Wünschenswert wäre eine vollständigere Zitation der in geringer Anzahl an jedes Kapitel angehängten Literaturstellen. Es sollten zu Autor und Titel noch die Zeitschrift und die Seiten bzw. der Erscheinungsort und das Jahr hinzugefügt wer­den. Zweifellos wird der Anhang als äußerst nützlich empfunden, in dem die Au­torin die deutschsprachigen Gerichte erster und zweiter Instanz mit Adresse angibt, zusammen mit den geschätzten für das Jahr 1993 geltenden Prozeßkosten, die nach Instanzen getrennt und unter Berücksichtigung der Sachverständigen-Gutachten auf gelistet werden. Die Liste ist vollständig für Deutschland, Osterreich, die Schweiz und Südtirol und enthält auch die Telefonnummern.

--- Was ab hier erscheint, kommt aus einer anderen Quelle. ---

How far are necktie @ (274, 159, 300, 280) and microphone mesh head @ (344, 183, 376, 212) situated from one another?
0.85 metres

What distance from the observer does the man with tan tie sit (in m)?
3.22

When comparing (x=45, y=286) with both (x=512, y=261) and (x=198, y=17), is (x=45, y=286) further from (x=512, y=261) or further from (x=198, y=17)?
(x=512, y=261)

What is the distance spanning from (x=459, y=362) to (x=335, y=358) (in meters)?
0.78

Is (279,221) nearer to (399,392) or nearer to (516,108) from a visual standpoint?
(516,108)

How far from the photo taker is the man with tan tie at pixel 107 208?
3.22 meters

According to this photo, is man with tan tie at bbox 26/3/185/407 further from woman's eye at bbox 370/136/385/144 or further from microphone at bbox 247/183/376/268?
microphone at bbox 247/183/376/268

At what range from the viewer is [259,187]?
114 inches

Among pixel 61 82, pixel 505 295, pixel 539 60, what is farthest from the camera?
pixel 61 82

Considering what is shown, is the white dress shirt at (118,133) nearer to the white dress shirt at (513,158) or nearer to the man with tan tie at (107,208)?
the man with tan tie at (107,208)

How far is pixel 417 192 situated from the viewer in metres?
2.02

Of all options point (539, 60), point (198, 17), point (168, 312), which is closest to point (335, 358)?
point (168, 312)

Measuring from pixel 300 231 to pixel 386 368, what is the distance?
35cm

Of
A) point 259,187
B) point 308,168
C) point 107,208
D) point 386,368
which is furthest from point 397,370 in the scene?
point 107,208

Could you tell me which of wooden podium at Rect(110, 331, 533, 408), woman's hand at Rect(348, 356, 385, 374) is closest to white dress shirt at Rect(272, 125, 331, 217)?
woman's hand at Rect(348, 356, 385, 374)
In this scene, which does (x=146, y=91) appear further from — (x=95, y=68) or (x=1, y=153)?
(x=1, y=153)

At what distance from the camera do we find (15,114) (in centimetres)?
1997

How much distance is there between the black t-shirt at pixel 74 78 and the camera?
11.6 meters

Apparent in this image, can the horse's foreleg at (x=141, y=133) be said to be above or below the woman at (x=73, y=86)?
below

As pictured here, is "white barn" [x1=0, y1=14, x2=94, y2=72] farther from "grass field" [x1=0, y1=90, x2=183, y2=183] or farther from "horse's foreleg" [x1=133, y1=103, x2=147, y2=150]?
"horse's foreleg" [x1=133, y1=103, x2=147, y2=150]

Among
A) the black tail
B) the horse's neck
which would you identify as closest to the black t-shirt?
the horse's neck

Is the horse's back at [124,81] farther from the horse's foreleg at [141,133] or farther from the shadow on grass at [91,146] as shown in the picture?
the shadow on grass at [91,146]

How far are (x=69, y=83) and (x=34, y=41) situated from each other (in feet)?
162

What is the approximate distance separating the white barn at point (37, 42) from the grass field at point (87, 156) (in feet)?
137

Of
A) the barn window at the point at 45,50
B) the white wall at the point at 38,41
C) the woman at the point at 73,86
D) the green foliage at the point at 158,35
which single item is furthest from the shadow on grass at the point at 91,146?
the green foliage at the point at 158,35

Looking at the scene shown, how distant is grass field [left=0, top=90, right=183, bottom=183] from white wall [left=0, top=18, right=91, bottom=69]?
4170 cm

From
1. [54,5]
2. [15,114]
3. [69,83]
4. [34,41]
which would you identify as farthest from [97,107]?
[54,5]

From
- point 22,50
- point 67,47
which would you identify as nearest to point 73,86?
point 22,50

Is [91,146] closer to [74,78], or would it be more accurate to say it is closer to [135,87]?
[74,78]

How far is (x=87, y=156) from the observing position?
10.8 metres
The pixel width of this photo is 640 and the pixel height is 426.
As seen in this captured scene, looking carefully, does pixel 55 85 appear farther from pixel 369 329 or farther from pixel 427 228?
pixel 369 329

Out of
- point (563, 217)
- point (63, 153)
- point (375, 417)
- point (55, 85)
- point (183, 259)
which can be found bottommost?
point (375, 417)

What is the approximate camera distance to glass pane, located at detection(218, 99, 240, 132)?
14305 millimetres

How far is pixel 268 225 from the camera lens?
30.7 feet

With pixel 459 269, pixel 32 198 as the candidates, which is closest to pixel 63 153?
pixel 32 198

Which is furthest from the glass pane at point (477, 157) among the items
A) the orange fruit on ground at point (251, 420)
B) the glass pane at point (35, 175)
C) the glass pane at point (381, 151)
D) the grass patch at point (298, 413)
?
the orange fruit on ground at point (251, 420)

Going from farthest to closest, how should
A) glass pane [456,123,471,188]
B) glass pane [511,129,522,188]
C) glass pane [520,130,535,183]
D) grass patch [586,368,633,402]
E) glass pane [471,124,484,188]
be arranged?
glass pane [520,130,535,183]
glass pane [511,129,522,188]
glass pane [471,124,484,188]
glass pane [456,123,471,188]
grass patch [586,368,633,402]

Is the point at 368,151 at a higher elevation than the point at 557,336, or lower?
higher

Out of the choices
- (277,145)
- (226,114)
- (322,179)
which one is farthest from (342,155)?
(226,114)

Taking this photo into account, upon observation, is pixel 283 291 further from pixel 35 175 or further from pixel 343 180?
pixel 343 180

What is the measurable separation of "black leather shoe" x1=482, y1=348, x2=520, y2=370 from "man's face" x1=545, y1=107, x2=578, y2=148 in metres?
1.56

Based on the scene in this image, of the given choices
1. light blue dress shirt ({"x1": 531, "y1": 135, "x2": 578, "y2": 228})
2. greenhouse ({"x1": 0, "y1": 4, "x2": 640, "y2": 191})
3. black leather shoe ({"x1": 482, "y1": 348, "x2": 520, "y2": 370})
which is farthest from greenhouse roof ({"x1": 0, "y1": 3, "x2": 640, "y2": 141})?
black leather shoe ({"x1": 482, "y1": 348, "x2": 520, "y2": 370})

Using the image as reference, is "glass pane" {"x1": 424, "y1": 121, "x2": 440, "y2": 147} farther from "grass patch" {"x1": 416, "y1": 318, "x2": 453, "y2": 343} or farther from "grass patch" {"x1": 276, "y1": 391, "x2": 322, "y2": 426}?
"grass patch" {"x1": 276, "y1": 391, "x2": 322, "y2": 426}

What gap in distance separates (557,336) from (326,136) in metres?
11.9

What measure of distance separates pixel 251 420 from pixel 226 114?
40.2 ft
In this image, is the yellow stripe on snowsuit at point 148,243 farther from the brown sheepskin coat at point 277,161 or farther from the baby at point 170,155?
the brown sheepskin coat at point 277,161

Wegen der fachlichen Präzision und der Wiedergabe des neuesten Stands der kanonistischen Wissenschaft sowie der Übereinstimmung mit der vorherrschenden Rota Judikatur bildet dieses Buch eine hervorragende Brücke zwischen der Kir­chenrechtswissenschaft auf der einen Seite und der praktischen Anwendung für das persönliche Familienleben, die Familienpastoral und den Eheprozeß auf der ande­ren Seite. Dem Buch ist aufgrund seiner Genauigkeit, Verständlichkeit und Praxis­nähe eine große Verbreitung zu wünschen.